Na ação, a Way-112 sustenta que as obras executadas pela Construcap avançaram sobre a faixa de domínio da MS-112 sem a anuência da concessionária e da Agência Estadual de Regulação de Serviços Públicos de Mato Grosso do Sul (Agems). A empresa argumenta que, por força do contrato de concessão da rodovia, válido por 30 anos e que prevê investimentos de R$ 3,44 bilhões, qualquer intervenção realizada por terceiros na faixa de domínio depende de autorização prévia da concessionária e do órgão regulador.
Segundo a concessionária, fiscais identificaram as intervenções durante vistorias realizadas em junho e tentaram interromper administrativamente os trabalhos. Conforme relatório anexado ao processo, o responsável pela empresa executora teria informado que não cumpriria a determinação de paralisação, alegando que qualquer ordem deveria partir diretamente da Arauco.
A Way-112 também afirma que as escavações e a circulação de máquinas pesadas ocorreram às margens da rodovia sem a aprovação de planos técnicos de sinalização e segurança, o que, segundo a empresa, representa risco aos motoristas que trafegam pela MS-112.
A Arauco, por sua vez, contesta a acusação. Em manifestação encaminhada à concessionária, a empresa afirma que a situação não se enquadra nas hipóteses de cobrança ou autorização para ocupação da faixa de domínio. A multinacional sustenta que a implantação da ferrovia decorre de outro serviço público e cita entendimentos do Superior Tribunal de Justiça (STJ) e do Supremo Tribunal Federal (STF) segundo os quais não é devida cobrança pela utilização da faixa de domínio quando há sobreposição entre serviços públicos.
A companhia também argumenta que recebeu autorização da Agência Nacional de Transportes Terrestres (ANTT) para implantar o ramal ferroviário EF-A35, localizado no município de Inocência, entendendo que a autorização federal seria suficiente para a execução da obra.

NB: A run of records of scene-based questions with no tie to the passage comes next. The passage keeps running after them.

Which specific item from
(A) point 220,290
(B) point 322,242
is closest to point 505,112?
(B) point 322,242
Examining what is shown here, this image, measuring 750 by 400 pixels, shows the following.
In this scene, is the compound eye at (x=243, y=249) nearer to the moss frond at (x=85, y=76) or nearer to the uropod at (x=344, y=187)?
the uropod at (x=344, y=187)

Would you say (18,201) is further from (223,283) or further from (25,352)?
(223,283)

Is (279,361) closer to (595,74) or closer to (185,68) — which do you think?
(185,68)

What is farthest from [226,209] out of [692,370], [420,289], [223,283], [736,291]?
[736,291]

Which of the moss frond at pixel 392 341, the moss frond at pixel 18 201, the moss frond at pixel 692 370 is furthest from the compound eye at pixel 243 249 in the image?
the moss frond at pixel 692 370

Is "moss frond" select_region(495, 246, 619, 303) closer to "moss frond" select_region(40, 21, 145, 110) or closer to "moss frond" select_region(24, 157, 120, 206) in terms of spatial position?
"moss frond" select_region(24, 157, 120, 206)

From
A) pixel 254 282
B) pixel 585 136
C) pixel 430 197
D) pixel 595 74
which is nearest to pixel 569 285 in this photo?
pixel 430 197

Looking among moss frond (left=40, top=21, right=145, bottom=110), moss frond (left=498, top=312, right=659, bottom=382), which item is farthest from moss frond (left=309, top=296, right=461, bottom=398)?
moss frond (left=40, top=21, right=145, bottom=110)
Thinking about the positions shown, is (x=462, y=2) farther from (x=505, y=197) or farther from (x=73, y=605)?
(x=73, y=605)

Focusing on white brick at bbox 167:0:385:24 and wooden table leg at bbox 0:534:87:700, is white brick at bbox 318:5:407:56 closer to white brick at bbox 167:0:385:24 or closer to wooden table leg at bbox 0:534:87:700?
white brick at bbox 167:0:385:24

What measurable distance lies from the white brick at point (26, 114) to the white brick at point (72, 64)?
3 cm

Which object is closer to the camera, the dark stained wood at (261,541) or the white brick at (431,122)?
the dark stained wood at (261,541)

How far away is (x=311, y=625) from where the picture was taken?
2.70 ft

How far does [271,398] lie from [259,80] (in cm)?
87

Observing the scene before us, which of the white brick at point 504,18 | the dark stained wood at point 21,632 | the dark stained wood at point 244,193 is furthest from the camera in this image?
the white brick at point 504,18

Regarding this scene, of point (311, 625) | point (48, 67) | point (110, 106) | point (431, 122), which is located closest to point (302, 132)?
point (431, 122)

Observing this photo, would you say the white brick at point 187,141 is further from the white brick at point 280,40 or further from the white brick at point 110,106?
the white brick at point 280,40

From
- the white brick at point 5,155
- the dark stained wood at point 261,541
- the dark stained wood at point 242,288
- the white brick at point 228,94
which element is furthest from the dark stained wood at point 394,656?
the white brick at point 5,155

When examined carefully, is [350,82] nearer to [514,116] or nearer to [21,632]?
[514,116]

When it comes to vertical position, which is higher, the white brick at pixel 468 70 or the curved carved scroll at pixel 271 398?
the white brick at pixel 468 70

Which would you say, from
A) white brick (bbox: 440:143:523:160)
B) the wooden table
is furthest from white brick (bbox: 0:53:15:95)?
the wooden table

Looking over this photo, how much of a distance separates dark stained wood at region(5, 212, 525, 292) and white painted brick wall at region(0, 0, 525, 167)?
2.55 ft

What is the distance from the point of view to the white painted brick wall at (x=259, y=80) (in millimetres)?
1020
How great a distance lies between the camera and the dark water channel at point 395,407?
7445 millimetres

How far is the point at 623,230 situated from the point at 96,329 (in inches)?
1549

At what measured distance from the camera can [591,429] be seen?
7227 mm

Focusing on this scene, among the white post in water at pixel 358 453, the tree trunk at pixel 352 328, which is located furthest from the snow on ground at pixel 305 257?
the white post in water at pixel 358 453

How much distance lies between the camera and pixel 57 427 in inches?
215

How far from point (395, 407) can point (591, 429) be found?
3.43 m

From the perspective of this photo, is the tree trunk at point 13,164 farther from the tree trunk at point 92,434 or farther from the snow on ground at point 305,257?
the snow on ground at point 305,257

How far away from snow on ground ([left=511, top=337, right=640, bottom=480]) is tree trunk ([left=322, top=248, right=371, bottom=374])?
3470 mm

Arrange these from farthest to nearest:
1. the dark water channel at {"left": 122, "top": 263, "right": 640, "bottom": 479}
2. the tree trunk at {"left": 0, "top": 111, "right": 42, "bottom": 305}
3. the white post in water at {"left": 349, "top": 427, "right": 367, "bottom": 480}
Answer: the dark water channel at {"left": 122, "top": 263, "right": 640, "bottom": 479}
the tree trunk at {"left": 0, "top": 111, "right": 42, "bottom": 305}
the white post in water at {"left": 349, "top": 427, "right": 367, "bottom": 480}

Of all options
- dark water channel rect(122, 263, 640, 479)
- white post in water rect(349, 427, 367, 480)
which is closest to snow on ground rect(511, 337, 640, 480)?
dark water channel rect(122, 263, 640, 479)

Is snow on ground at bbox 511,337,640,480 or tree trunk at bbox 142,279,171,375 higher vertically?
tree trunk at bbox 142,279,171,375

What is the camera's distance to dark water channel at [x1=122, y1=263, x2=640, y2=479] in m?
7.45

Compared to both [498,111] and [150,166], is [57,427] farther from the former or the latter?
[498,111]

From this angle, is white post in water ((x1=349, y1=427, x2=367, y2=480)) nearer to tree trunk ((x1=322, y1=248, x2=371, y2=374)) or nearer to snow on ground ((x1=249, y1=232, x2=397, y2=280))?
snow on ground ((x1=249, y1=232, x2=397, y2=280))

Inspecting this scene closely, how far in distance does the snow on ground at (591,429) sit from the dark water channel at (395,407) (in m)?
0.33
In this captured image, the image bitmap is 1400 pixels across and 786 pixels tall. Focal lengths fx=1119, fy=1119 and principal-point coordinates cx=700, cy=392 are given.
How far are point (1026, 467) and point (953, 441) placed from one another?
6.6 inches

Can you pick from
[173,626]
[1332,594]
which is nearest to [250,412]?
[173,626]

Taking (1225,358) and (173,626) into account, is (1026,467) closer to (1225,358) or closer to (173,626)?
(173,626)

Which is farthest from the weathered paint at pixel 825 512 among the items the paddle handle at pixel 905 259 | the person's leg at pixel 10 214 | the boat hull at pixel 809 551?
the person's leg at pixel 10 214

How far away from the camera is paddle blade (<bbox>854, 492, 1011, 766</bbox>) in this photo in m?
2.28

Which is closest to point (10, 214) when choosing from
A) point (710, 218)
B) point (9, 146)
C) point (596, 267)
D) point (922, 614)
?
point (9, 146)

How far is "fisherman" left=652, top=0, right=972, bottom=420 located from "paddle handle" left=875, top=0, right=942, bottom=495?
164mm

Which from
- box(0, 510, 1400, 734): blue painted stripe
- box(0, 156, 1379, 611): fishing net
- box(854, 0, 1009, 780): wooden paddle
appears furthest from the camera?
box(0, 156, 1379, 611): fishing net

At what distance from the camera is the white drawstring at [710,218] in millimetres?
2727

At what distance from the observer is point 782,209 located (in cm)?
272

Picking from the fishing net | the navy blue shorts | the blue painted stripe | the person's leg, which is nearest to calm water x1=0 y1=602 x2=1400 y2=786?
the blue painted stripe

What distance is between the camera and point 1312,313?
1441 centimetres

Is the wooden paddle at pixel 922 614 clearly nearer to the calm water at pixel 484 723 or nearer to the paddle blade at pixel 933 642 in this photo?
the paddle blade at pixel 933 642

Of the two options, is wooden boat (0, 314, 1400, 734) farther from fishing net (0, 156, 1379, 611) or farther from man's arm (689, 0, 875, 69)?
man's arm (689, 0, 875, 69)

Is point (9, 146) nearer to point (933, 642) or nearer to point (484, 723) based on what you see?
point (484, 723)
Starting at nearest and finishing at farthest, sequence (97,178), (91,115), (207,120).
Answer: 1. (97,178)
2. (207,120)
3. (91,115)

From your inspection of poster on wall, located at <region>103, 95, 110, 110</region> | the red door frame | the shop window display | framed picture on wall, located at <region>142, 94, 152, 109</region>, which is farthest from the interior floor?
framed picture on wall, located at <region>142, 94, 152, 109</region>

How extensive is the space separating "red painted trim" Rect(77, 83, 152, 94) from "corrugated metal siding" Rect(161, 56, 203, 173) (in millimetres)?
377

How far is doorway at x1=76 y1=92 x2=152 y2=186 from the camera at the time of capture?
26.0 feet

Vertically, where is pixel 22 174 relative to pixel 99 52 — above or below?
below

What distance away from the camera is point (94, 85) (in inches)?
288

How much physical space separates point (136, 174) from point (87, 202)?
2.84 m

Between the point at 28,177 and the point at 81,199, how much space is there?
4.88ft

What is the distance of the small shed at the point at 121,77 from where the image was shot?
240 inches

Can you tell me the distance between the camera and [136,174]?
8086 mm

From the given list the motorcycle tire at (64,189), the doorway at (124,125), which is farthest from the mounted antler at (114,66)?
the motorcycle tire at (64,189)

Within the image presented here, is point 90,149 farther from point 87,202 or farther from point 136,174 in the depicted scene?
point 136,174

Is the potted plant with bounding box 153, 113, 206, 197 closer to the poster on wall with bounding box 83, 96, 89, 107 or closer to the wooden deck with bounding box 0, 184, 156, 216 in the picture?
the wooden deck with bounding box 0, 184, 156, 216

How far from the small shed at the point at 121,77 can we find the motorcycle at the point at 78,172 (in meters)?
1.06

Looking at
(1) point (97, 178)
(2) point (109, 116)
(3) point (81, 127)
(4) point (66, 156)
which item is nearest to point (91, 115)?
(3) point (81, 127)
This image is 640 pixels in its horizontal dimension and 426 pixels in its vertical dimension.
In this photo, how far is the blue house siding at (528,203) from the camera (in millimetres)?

O caso está sendo analisado pelo juiz Edimilson Barbosa Ávila, que decidiu adiar a apreciação do pedido de liminar apresentado pela Way-112 até que a Arauco apresente sua defesa. Em decisão interlocutória proferida em 11 de junho, o magistrado afirmou que a análise da medida é mais adequada após o contraditório e determinou que a Agems seja intimada para prestar esclarecimentos no prazo de 15 dias, considerando que a controvérsia envolve a interpretação das normas regulatórias aplicáveis à faixa de domínio da rodovia.
Na ação, a concessionária pede que a Justiça determine à Arauco a restituição da área ao estado anterior, às próprias expensas, o que poderá resultar no desfazimento das estruturas já construídas sobre a MS-112 caso o pedido seja acolhido.
A disputa jurídica se soma a outros impasses envolvendo o megaprojeto da Arauco em Inocência. A empresa também enfrenta questionamentos de comunidades rurais em razão das desapropriações de aproximadamente 400 hectares destinadas à construção do ramal ferroviário. Segundo moradores, cerca de 30 famílias de produtores foram afetadas e alegam não terem sido previamente consultadas antes das medidas judiciais.
Até o momento, a Arauco ainda não apresentou manifestação oficial nos autos do processo. O desfecho da ação poderá influenciar diretamente o cronograma da ferrovia e estabelecer um importante precedente sobre a convivência entre concessões rodoviárias e ferroviárias em Mato Grosso do Sul.